Without additional grant funding, no new recordings are currently being added to the archive, but Neatrour says the Marriott Library has acquired a state-of-the-art digital preservation system and plans to transfer the archive’s contents, to better preserve the files for the long term. The soundscape’s availability is also expanding. Its contents recently were added to two larger collections: the Mountain West Digital Library, a digital hub for libraries, museums, and historical societies in six Western states; and the Digital Public Library of America, which aggregates photographs, manuscripts, sound, and film from sources across the United States.

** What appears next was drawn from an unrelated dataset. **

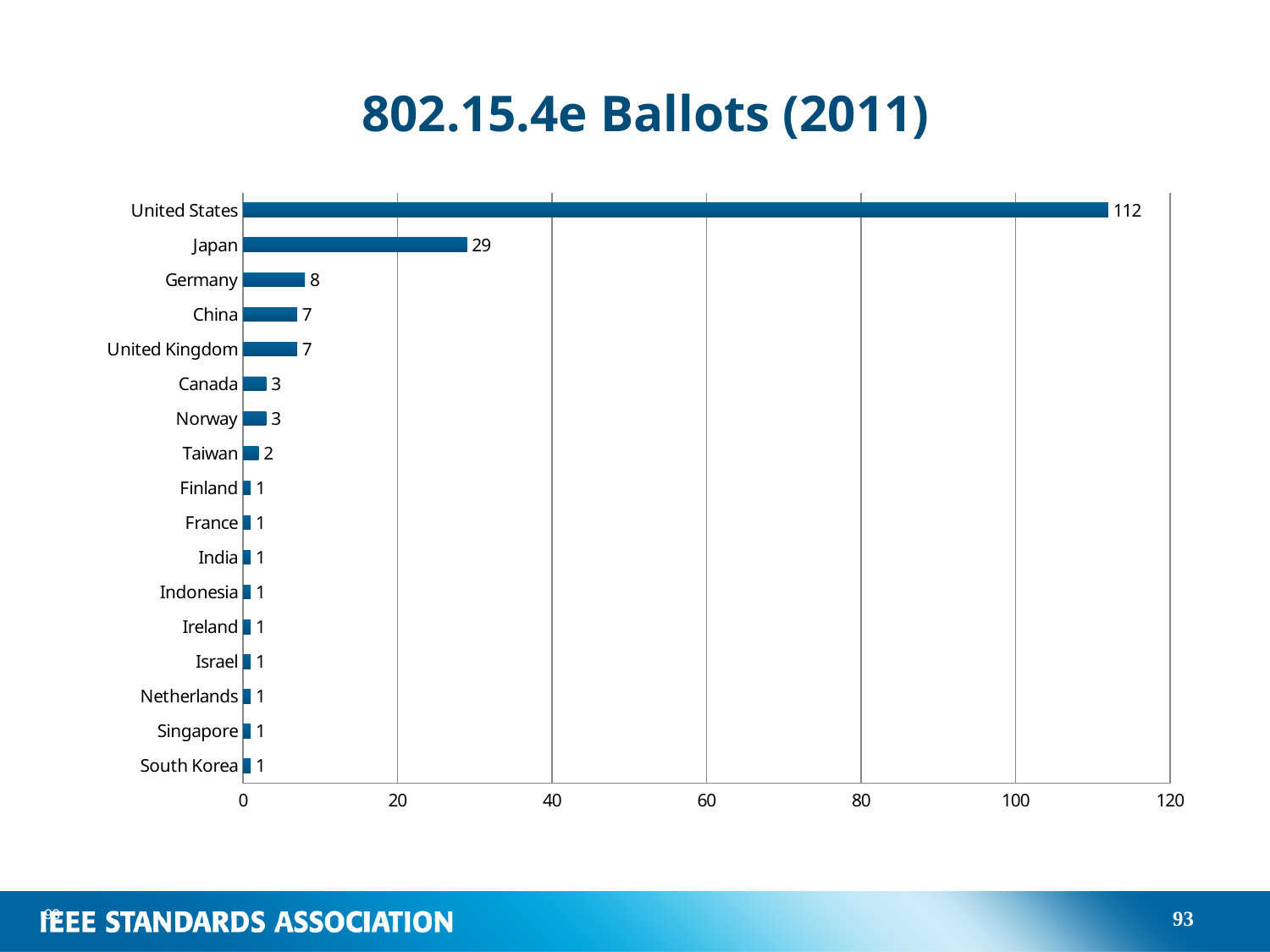
What is the difference between the values for the United States and Japan? 83 What is the difference between the values for Germany and China? 1 What is the title of the chart? 802.15.4e Ballots (2011) How many countries are shown in the chart? 17 Is the value for the United States greater or less than 100? greater Which country has the highest value? United States What kind of chart is shown on the slide? bar chart What is the value for Japan? 29 Which is larger, the value for Japan or the value for Germany? Japan What is the value for Germany? 8 What is the value for the United States? 112 What is the value for Taiwan? 2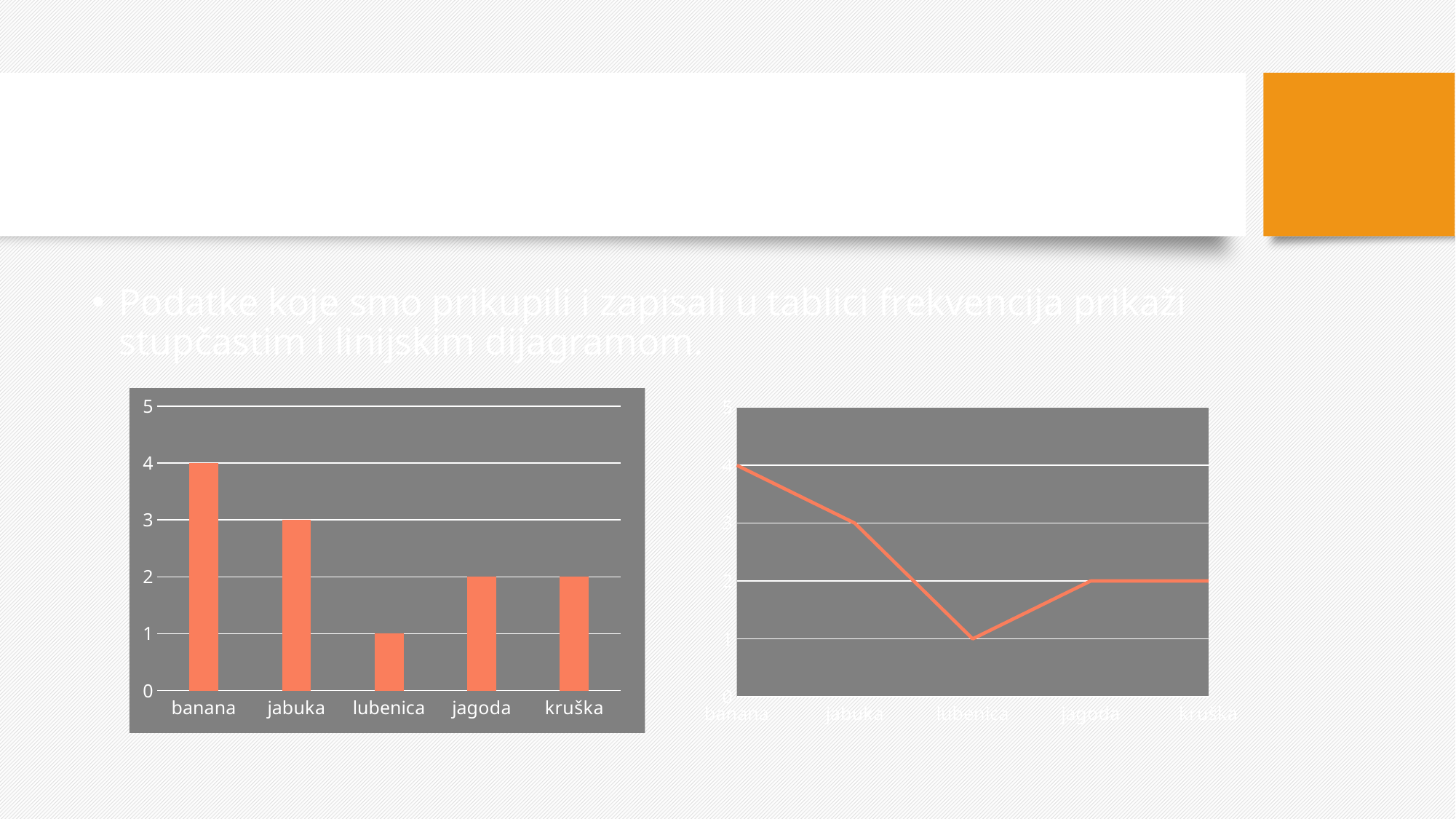
How many categories are shown on the left bar chart? 5 On the left bar chart, what is the value for banana? 4 On the left bar chart, which category has the lowest value? lubenica On the left bar chart, which is larger, the value for jabuka or the value for kruška? jabuka On the left bar chart, which category has the highest value? banana On the left bar chart, what is the value for lubenica? 1 On the right line chart, does the line rise or fall from banana to lubenica? fall On the left bar chart, what is the difference between the values for banana and lubenica? 3 What kind of chart is the chart on the left of the slide? bar chart On the left bar chart, what is the value for jabuka? 3 On the left bar chart, what is the value for jagoda? 2 What kind of chart is the chart on the right of the slide? line chart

It’s not clear whether the Western Soundscape Archive contains sounds that have never before been recorded—that’s a difficult thing to know—but both Rice and Arlitsch say the project brought more than a few surprises and deeper awareness of just how rare and special it is to record the animals that roam the West. “There is so much more variety and so much potential to discover, that the work is never going to end. There’s always going to be more to do,” says Rice. “It’s important for all of us to just pay attention to the natural world. If a recording in an archive will help you with that, which I think it does, that’s valuable.”
—Jennifer Dobner, a former longtime Associated Press reporter and editor, is now a Salt Lake City-based freelance writer and a frequent contributor to Continuum.